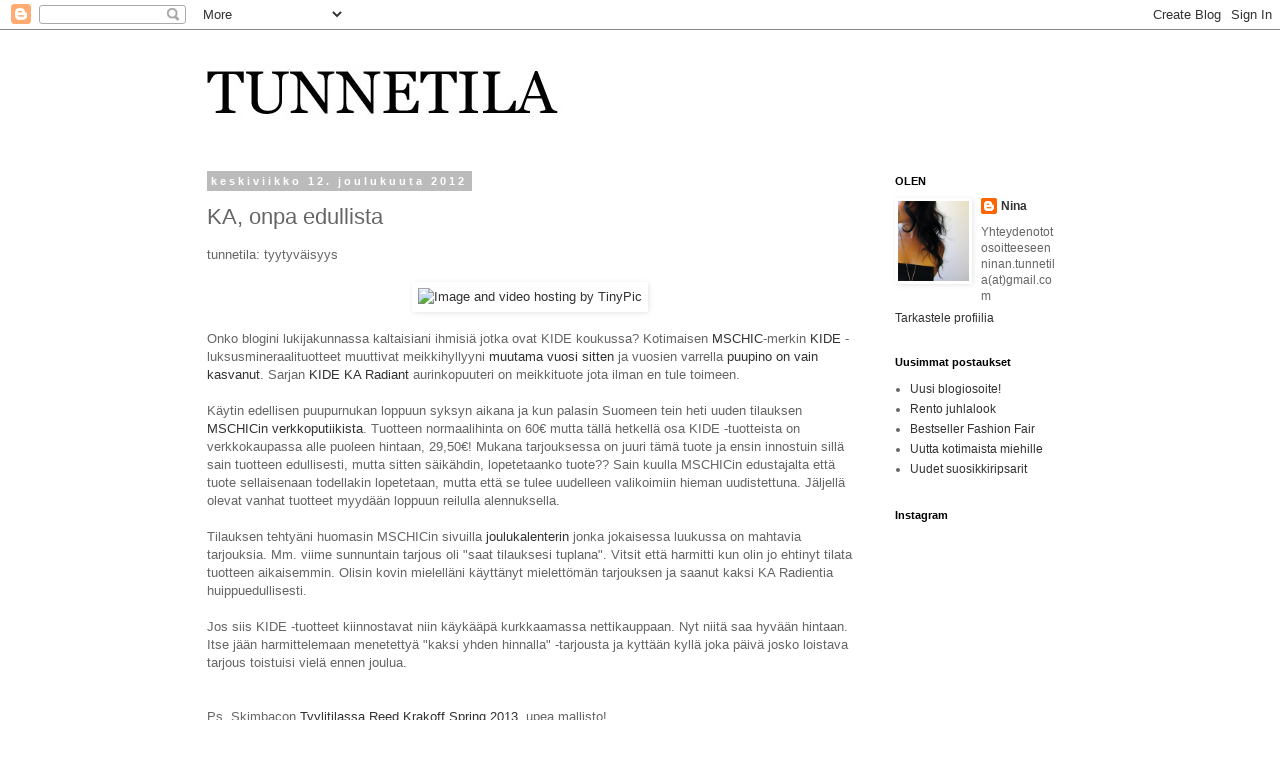

--- FILE ---
content_type: text/javascript; charset=UTF-8
request_url: https://ninan-tunnetila.blogspot.com/2012/12/ka-onpa-edullista.html?action=getFeed&widgetId=Feed1&widgetType=Feed&responseType=js&xssi_token=AOuZoY5X8m3SQe5FfAaKBzn5RB9DobrOcw%3A1768632816745
body_size: 120
content:
try {
_WidgetManager._HandleControllerResult('Feed1', 'getFeed',{'status': 'ok', 'feed': {'entries': [{'title': 'Uusi blogiosoite!', 'link': 'http://ninan-tunnetila.blogspot.com/2013/09/uusi-blogiosoite.html', 'publishedDate': '2013-09-03T10:07:00.000-07:00', 'author': 'Nina'}, {'title': 'Rento juhlalook', 'link': 'http://ninan-tunnetila.blogspot.com/2013/08/rento-juhlalook.html', 'publishedDate': '2013-08-30T21:59:00.000-07:00', 'author': 'Nina'}, {'title': 'Bestseller Fashion Fair', 'link': 'http://ninan-tunnetila.blogspot.com/2013/08/bestseller-fashion-fair.html', 'publishedDate': '2013-08-28T22:30:00.000-07:00', 'author': 'Nina'}, {'title': 'Uutta kotimaista miehille', 'link': 'http://ninan-tunnetila.blogspot.com/2013/08/uutta-kotimaista-miehille.html', 'publishedDate': '2013-08-27T22:30:00.000-07:00', 'author': 'Nina'}, {'title': 'Uudet suosikkiripsarit', 'link': 'http://ninan-tunnetila.blogspot.com/2013/08/uudet-suosikkiripsarit.html', 'publishedDate': '2013-08-24T22:30:00.000-07:00', 'author': 'Nina'}], 'title': 'Tunnetila'}});
} catch (e) {
  if (typeof log != 'undefined') {
    log('HandleControllerResult failed: ' + e);
  }
}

******************************

• **Work instructions**
Only the lines from the one that contains "body_size: 120" to the end of the entries above should be given again, exactly and in full.

• **Exercise output**
body_size: 120
content:
try {
_WidgetManager._HandleControllerResult('Feed1', 'getFeed',{'status': 'ok', 'feed': {'entries': [{'title': 'Uusi blogiosoite!', 'link': 'http://ninan-tunnetila.blogspot.com/2013/09/uusi-blogiosoite.html', 'publishedDate': '2013-09-03T10:07:00.000-07:00', 'author': 'Nina'}, {'title': 'Rento juhlalook', 'link': 'http://ninan-tunnetila.blogspot.com/2013/08/rento-juhlalook.html', 'publishedDate': '2013-08-30T21:59:00.000-07:00', 'author': 'Nina'}, {'title': 'Bestseller Fashion Fair', 'link': 'http://ninan-tunnetila.blogspot.com/2013/08/bestseller-fashion-fair.html', 'publishedDate': '2013-08-28T22:30:00.000-07:00', 'author': 'Nina'}, {'title': 'Uutta kotimaista miehille', 'link': 'http://ninan-tunnetila.blogspot.com/2013/08/uutta-kotimaista-miehille.html', 'publishedDate': '2013-08-27T22:30:00.000-07:00', 'author': 'Nina'}, {'title': 'Uudet suosikkiripsarit', 'link': 'http://ninan-tunnetila.blogspot.com/2013/08/uudet-suosikkiripsarit.html', 'publishedDate': '2013-08-24T22:30:00.000-07:00', 'author': 'Nina'}], 'title': 'Tunnetila'}});
} catch (e) {
  if (typeof log != 'undefined') {
    log('HandleControllerResult failed: ' + e);
  }
}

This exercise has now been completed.